D'un autre côté, je comprends l'argument suivant : spéculer sur ce manque possible de puissance de calcul est la seule manière de transformer une hypothèse métaphysique complètement oiseuse en quelque chose d'un peu testable en théorie : si on observe un glitch dans la Matrice, c'est un signe que nous vivons dans une simulation imparfaite. (Parce que, bien sûr, c'est l'explication la plus simple, ha, ha, ha.)

Mais intellectuellement, je préfère tourner ça à l'envers : si on ne peut pas simuler parfaitement notre Univers dans un Univers comme le nôtre, c'est que l'Univers simulant s'il existe (et le Great Hyperlobic Omni-Cognate Neutron Wrangler qui mène la simulation) dispose d'une puissance de calcul supérieure. Pour la TTTT, je postule une puissance de calcul égale à un saut de Turing[#] (en gros, cela signifie qu'il peut mener la simulation jusqu'à un temps infini en temps fini), sans autre raison que « je trouve l'idée jolie, et ça se relie bien avec l'imbrication transfinie que je suppose pour d'autres raisons ».

[#] Digression plus mathématique : de même que dans notre Univers on ne peut pas vraiment réaliser une machine de Turing, juste une approximation finie d'une machine de Turing, il est naturel de penser que l'Univers le simulant ne peut pas non plus réaliser une machine de Turing-avec-oracle mais juste une approximation finie de celle-ci.
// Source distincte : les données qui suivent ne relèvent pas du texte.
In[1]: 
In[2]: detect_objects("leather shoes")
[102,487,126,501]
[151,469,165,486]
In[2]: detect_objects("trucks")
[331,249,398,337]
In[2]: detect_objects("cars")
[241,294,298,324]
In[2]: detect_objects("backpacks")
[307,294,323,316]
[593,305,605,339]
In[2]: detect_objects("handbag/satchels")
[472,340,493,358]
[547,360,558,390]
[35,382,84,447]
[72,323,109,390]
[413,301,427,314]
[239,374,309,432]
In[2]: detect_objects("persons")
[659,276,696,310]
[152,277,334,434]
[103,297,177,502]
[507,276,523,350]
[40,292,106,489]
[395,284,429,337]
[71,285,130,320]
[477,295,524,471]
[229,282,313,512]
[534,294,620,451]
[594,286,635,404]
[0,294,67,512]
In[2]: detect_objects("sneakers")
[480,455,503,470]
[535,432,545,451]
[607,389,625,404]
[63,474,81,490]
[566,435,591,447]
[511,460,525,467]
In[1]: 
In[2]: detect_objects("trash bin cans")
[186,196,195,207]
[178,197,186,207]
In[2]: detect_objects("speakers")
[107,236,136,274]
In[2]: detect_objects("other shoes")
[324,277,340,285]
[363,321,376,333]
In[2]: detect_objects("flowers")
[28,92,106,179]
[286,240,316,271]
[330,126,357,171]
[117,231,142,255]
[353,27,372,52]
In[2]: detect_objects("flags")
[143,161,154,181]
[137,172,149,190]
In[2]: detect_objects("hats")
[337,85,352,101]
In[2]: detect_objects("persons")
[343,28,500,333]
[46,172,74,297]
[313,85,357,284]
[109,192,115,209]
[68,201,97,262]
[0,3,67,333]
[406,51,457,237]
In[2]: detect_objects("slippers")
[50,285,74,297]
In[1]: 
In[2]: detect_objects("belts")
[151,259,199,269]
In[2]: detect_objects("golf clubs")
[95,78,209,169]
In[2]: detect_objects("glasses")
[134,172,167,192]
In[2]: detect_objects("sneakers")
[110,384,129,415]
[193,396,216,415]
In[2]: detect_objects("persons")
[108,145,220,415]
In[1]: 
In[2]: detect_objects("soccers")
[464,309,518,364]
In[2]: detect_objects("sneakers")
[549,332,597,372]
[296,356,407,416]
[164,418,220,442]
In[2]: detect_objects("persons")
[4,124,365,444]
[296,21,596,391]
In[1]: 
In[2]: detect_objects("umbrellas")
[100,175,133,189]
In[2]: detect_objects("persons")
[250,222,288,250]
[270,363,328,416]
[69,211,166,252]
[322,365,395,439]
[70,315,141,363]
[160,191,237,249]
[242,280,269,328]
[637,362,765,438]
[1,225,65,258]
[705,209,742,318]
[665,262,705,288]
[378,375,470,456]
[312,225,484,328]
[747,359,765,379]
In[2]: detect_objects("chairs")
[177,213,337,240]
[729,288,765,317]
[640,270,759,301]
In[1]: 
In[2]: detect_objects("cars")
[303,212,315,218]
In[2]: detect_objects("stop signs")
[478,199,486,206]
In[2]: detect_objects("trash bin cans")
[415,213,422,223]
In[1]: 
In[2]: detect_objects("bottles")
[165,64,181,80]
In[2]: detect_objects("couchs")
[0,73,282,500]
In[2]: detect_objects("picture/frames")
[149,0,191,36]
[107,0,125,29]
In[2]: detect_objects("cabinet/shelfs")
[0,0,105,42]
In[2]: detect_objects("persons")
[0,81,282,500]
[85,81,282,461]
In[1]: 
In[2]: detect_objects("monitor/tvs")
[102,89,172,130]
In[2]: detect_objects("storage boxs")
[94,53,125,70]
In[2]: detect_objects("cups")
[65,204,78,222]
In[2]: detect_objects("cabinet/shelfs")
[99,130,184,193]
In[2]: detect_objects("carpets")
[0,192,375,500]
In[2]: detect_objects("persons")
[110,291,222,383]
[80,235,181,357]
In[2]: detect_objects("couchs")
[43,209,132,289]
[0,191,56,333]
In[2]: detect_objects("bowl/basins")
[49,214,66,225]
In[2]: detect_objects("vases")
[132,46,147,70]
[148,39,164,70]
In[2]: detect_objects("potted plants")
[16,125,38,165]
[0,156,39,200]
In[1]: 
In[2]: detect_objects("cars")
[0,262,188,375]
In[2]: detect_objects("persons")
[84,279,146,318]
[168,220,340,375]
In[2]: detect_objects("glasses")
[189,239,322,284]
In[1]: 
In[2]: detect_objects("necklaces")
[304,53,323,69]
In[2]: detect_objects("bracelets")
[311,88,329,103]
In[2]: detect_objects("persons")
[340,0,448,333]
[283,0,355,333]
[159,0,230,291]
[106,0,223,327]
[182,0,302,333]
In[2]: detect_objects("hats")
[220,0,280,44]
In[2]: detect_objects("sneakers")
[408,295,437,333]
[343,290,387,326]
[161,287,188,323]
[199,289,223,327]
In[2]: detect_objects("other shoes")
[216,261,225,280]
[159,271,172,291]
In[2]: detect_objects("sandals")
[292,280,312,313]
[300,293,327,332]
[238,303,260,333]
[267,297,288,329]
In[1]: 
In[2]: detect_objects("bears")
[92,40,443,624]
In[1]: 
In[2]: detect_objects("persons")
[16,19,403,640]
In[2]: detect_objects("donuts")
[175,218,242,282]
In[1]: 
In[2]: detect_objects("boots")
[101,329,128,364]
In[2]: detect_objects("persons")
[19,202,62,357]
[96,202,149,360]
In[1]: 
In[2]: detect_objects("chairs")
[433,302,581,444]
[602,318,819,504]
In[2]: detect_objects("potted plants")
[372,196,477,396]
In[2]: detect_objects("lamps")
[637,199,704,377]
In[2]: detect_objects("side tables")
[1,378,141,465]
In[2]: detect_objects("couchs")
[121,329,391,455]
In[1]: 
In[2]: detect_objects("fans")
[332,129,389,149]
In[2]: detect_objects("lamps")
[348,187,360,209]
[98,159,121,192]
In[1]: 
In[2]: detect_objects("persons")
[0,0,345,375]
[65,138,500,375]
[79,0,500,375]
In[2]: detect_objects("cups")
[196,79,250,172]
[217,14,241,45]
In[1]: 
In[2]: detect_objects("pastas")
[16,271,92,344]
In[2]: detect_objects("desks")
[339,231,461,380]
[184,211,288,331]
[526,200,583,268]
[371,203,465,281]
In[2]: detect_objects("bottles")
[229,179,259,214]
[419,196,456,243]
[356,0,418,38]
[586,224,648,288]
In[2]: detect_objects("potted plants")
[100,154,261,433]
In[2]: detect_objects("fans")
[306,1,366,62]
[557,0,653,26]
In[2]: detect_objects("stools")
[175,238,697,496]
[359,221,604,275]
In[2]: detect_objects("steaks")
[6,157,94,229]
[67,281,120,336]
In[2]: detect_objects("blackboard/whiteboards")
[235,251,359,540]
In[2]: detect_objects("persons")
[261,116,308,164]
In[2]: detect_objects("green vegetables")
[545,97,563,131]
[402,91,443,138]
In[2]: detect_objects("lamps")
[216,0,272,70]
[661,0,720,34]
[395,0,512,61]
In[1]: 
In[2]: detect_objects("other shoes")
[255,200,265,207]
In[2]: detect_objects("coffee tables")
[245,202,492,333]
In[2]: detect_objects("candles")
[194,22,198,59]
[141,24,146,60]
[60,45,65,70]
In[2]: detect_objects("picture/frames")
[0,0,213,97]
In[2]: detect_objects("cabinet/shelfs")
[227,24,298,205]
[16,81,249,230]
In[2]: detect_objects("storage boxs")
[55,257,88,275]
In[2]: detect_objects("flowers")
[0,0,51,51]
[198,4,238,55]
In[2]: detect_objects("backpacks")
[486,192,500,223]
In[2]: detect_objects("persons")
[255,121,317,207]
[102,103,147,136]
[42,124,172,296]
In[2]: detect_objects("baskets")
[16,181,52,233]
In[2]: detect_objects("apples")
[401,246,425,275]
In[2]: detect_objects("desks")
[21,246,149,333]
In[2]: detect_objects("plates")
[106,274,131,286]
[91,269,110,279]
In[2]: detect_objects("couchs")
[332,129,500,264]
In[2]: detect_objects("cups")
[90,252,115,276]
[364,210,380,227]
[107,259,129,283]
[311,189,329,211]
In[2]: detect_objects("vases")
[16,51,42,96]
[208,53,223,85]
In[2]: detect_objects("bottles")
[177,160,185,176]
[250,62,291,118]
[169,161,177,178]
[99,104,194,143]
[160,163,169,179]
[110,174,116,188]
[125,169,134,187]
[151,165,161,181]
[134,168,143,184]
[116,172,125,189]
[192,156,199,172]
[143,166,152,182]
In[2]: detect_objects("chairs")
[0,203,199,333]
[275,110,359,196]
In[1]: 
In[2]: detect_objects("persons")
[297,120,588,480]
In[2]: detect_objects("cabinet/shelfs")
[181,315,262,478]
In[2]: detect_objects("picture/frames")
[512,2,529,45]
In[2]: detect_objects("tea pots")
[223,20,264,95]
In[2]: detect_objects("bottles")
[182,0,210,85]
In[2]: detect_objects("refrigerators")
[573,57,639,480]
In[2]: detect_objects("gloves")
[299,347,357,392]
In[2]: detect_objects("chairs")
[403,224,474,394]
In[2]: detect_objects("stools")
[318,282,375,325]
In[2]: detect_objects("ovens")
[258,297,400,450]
Heureusement, il y a une façon assez naturelle de définir et d'expliquer ça : il s'agit en gros simplement de supposer que le monde simulant a accès à des grands nombres de l'ordre de BB(n), où BB est la fonction castor affairé et n est un nombre comparable aux grands nombres dans notre Univers (disons 10↑63 pour fixer les idées), car une machine de Turing ordinaire ayant « accès » au nombre BB(10↑63) est capable de décider de l'arrêt de toute machine de Turing ordinaire ayant moins de 10↑63 états. Et le même genre de raisonnements marche pour d'autres niveaux de sauts de Turing, en allant juste chercher des nombres encore plus grands. Je peux sans doute développer une variante de la TTTT où les Univers imbriqués sont, en fait, tous le même à des moments très lointains dans l'avenir (du genre BB(10↑63) secondes dans l'avenir), mais pour ça il va me falloir des psychotropes que je n'ai pas.